Helen Duckworth has been thinking about the meaning of life since she was six years old. “I was an odd duck,” she laughs, recalling her fascination with painting and drawing instead of more playful childhood pastimes. Unable to afford art school, the budding artist hitched a ride from London to Manhattan with a family as an au pair and in her free time snuck off to the Metropolitan Museum of Art. “I discovered El Greco at the Met and fell in love with his elongated, spiritual figures,” she says.

Her employers eventually returned to London, but Duckworth stayed on in New York, taking art classes at night, painting, and writing poetry. In a twist of fate, her husband-to-be sat in on Duckworth’s poetry reading at St. Mark’s Place in the East Village. The two married, had kids, and on a vacation to Charleston, decided to trade the bright lights of the big city for the dripping Spanish moss of the Lowcountry.

But unlike so many Charleston artists, Duckworth’s paintings do not reflect the landscape outside her windows. “I paint what I feel, something holy, the spirit, the mystery of it all,” she says of her large-scale oil paintings. “It’s an exploration of my deep inner world.” The female form is dominant in Duckworth’s expressionistic figure paintings. Big, curvy women wrap their arms around a child, a sister, a lover, or themselves. “I don’t like jagged edges,” she says. “The circular motion reflects the voluptuousness of nature.” In “The Dreamer,” a woman sits alone in a cocoon-like position. The bold lines of her arms and legs are sculptural and sweeping, bringing to mind Picasso’s “Woman with Yellow Hair.” Duckworth says her women are a “vehicle of the spirit,” evoking both a sense of inner calm and, with her vivid colors, an emotional intensity. Using rich, intense shades of deep red, orange, and turquoise blue, she says, “They really could be any color, because the main thing I’m trying to capture is a feeling.”

There seems to be no separation between Duckworth’s work and her life, and it feels as though her paintings are an extension of herself. A man and woman, mother and child, and a woman alone — the nearly universal stages of a woman’s life — are the context of many of her images. “It’s in the gesture, the position of an arm or a hand resting against another, that I want to capture. It’s that expression of tenderness and love — the way a mother leans her head against her child.” Stepping carefully between stacks of canvases on the floors of her house, Duckworth says, “The ideas never stop coming.”
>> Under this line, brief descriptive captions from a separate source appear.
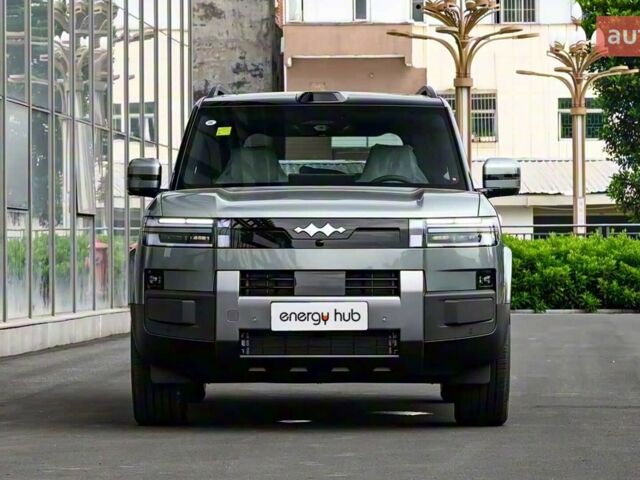 купить новое авто БИД Leopard 7 2025 года от официального дилера Energy Hub Київ БИД фото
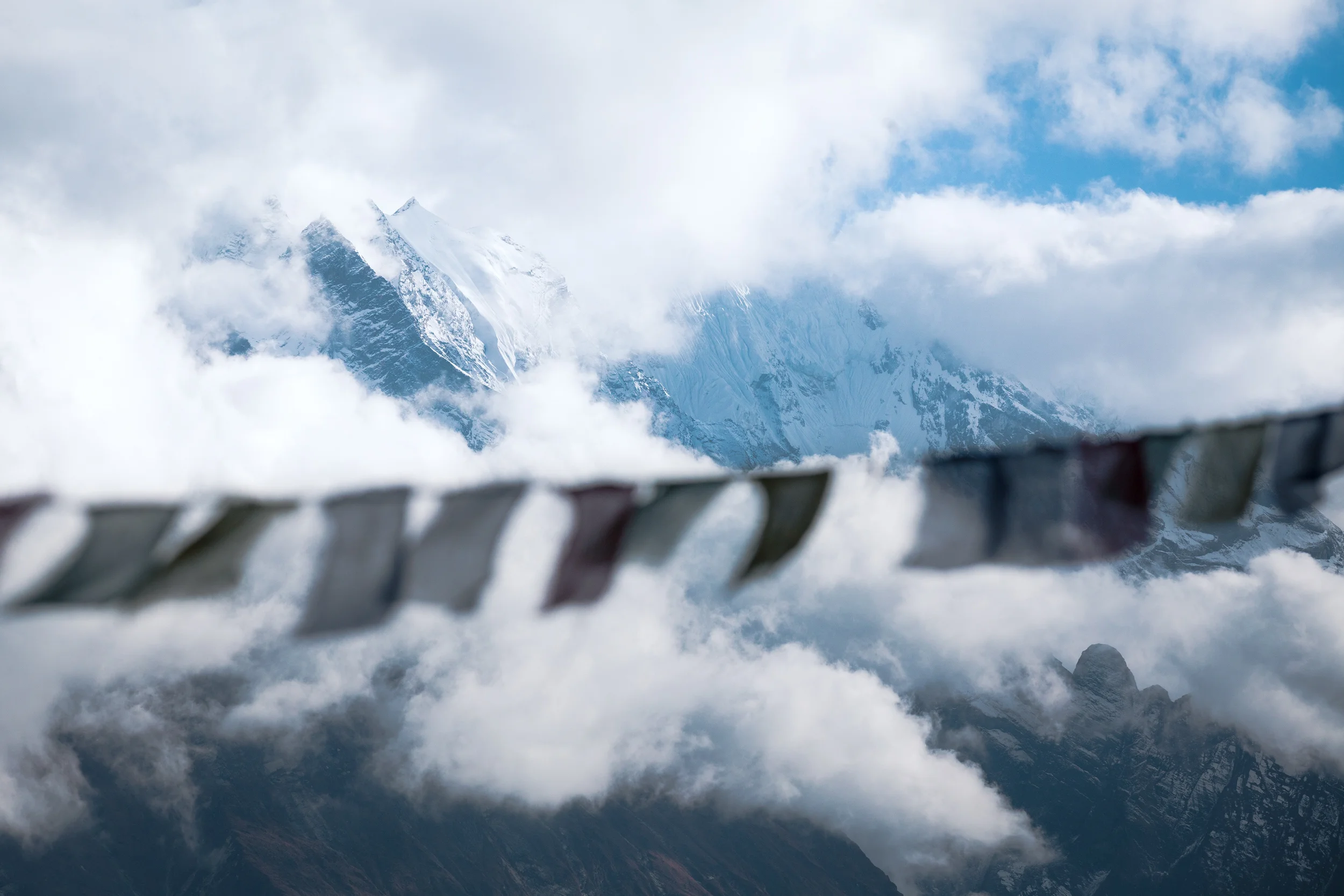 Nepal Undiscovered, Part 1: Tsum Valley Trek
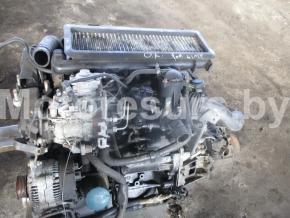 Двигатель б/у к Citroen Xantia (1993 - 1998) DHY (XUD9TE/Y) 1,9 Дизель контрактный, арт. 3937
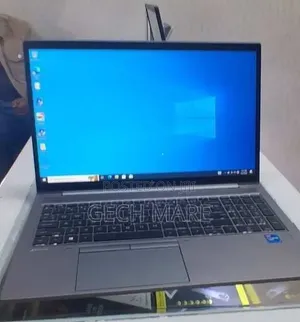 New Laptop HP ZBook 14u 16GB Intel Core i7 SSD 512GB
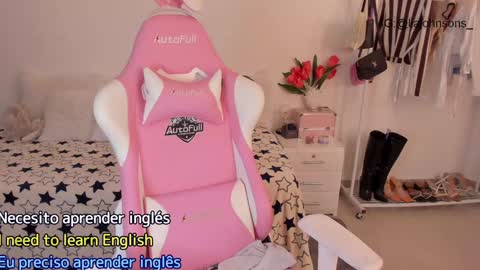 Lia Johnsons online show from 12/05/24, 05:04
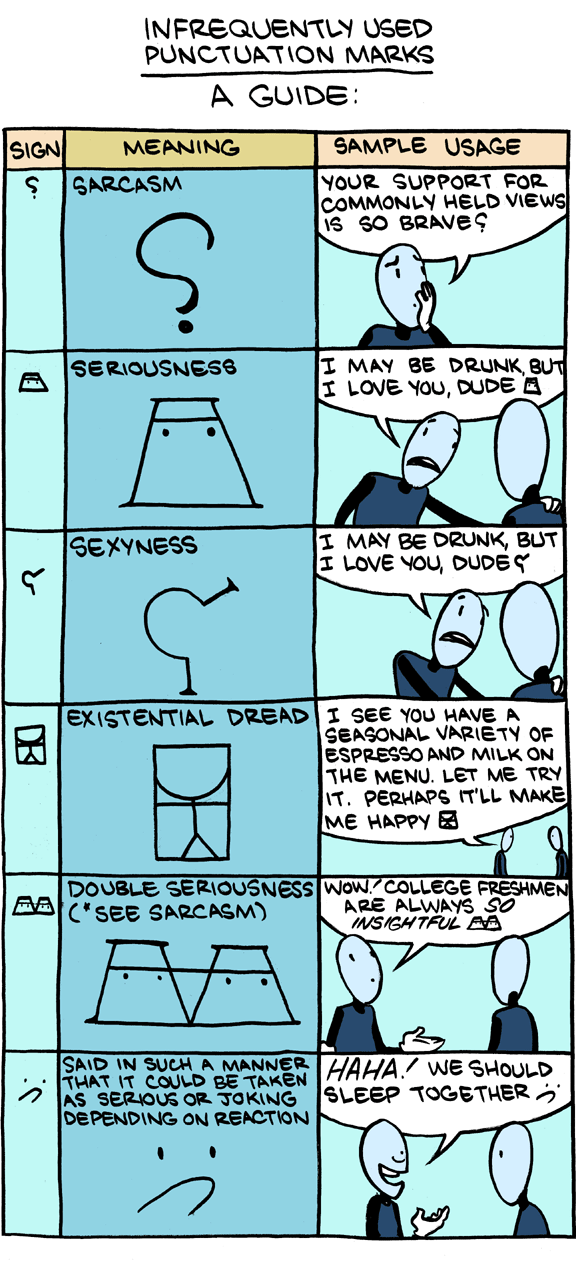 Saturday Morning Breakfast Cereal 14.1.2012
Dreams & Reflections is a collection of Duckworth’s body of work, including some older pieces that she has been unwilling to part with for years. Tying the pieces together is the theme of a journey and a search for introspection. “I am incensed when I paint,” she says. “Listening to Mozart and Vivaldi with a glass of wine in my hand and tears running down my face, I am over-the-top.” Duckworth brings viewers on her ongoing search for the meaning of life.